A global Phase 3 trial of Donanemab, called TRAILBLAZER-ALZ-2 (NCT04437511) is underway in this same patient group, and starting or getting ready to enroll up to 1,500 diagnosed adults at 230 sites worldwide. More information is available here.
Sargramostim, Immune System Activator, May Aid Cognition, Small Trial Finds
A team led by researchers at the University of Colorado reported the results of a Phase 2 clinical trial (NCT01409915) that evaluated the safety and efficacy of Sargramostim in a small group of 40 Alzheimer’s patients, with mild-to moderate symptoms.
This study builds on previous findings that people with rheumatoid arthritis (RA) are at a lower risk of Alzheimer’s. Although this was originally thought to result from RA patients taking certain kinds of anti-inflammatory medications, newer findings suggest this could be because certain pro-inflammatory molecules are present at higher levels in people with RA.
Specifically, prior work has suggested that a pro-inflammatory signaling molecule called granulocyte‐macrophage colony‐stimulating factor (GM‐CSF) could protect against Alzheimer’s.
Sargramostim contains a recombinant (lab-made) version of GM-CSF. It is currently approved, under the brand name Leukine, as a treatment to boost the activity of the immune system in conditions where the immune system is impaired (e.g., some kinds of cancer).
In the trial patients were randomized to either Sargramostim (at a standard dosage of 250 micrograms/square meter/day for five days each week) or to a placebo, for a total of three weeks. Participants underwent follow-up assessments after 45 and 90 days.
About half of these patients were female, their average age was about 70, and all but one were white.
The study’s main goal was to assess the safety of Sargramostim in people with Alzheimer’s. No serious adverse events related to the treatment were reported. The most common treatment-related side effects — including headache, skin-related reactions, and digestive issues — were in line with the medication’s known safety profile.

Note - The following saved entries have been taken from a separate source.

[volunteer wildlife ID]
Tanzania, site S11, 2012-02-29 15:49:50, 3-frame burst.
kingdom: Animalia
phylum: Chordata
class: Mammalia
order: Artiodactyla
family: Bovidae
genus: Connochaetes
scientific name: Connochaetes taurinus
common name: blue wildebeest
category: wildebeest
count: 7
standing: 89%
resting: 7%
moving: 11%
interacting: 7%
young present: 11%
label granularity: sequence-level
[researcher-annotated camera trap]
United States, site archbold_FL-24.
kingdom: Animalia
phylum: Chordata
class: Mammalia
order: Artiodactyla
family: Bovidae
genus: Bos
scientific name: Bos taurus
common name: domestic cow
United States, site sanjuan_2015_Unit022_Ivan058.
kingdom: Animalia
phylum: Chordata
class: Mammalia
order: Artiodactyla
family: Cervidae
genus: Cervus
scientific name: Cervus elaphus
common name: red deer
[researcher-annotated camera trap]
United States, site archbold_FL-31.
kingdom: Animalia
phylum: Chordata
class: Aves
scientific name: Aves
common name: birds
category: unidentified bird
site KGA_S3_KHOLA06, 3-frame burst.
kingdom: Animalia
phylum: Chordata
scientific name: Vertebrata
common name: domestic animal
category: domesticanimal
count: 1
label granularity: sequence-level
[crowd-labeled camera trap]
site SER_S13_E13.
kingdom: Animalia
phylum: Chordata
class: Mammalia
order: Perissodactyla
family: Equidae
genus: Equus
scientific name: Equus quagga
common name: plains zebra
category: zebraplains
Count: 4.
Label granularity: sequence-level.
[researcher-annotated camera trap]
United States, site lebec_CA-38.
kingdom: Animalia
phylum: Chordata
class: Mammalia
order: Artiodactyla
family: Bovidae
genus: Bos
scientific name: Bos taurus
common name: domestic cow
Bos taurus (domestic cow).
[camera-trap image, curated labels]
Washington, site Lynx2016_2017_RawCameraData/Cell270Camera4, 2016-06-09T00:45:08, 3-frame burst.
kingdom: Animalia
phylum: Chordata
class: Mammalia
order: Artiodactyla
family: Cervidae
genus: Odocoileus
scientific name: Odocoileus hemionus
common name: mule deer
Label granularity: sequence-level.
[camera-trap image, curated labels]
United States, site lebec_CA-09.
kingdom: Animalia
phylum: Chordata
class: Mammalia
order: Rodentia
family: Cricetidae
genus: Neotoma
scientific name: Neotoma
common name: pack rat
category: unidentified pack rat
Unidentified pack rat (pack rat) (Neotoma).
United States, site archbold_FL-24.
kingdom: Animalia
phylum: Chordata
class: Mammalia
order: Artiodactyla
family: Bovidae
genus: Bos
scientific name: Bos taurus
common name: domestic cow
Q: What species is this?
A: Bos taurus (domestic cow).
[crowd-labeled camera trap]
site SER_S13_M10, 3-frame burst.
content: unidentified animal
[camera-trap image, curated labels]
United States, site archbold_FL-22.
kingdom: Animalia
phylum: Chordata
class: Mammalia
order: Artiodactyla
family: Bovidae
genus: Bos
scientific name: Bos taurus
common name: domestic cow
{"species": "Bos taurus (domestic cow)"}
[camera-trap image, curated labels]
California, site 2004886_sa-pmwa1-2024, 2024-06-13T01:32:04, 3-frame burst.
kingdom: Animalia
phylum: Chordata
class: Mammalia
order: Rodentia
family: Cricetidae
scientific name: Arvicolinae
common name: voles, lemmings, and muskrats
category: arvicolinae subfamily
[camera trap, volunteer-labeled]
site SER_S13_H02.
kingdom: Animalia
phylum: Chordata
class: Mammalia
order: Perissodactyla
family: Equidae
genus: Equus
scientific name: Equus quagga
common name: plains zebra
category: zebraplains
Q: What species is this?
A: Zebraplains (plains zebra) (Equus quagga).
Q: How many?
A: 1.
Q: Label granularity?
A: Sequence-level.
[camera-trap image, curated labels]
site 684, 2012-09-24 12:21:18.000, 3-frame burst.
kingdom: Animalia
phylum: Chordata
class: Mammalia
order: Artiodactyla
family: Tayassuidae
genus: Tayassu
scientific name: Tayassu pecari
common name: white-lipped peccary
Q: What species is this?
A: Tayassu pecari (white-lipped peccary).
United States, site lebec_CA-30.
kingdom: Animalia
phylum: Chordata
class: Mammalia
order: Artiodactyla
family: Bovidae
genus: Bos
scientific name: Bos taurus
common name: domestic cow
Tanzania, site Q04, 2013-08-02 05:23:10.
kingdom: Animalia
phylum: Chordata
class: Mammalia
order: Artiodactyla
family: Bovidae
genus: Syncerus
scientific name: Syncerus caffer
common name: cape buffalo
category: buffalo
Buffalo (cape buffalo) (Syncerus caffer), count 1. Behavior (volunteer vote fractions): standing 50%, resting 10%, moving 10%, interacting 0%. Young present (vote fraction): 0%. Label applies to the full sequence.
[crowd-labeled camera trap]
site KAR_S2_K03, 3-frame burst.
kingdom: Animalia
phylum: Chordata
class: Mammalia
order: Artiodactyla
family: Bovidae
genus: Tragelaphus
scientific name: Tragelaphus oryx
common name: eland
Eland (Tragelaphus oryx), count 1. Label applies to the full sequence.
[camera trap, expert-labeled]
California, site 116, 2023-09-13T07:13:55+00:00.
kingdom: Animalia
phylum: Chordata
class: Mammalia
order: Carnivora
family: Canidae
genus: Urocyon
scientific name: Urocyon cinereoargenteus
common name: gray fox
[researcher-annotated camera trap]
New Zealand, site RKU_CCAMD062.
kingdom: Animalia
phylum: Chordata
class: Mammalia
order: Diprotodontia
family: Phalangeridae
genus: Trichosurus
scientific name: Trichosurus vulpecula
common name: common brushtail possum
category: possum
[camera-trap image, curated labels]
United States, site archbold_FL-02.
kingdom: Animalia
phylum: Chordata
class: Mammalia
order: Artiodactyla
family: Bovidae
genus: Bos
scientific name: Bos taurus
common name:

Analyses indicated that the treatment activated the immune system as expected, evidenced by higher numbers of immune cells and by increased levels of pro-inflammatory signaling molecules called cytokines.
Though the trial was not designed to thoroughly assess efficacy, researchers highlighted that scores on the Mini‐Mental State Examination (MMSE) improved significantly, by 1.45 points on average, over three weeks in 70% of patients given Sargramostim.
Sargramostim’s use also normalized levels of Alzheimer’s-related proteins in participants’ blood. Blood levels of amyloid beta 40 — a form of amyloid beta often at low levels in people with Alzheimer’s — rose significantly with Sargramostim treatment, and were 10% higher than levels in placebo patients.
A larger trial is planned, being sponsored by the Alzheimer’s Association/Part The Cloud, the University of Colorado, the Global Down Syndrome Foundation, and the National Institute on Aging.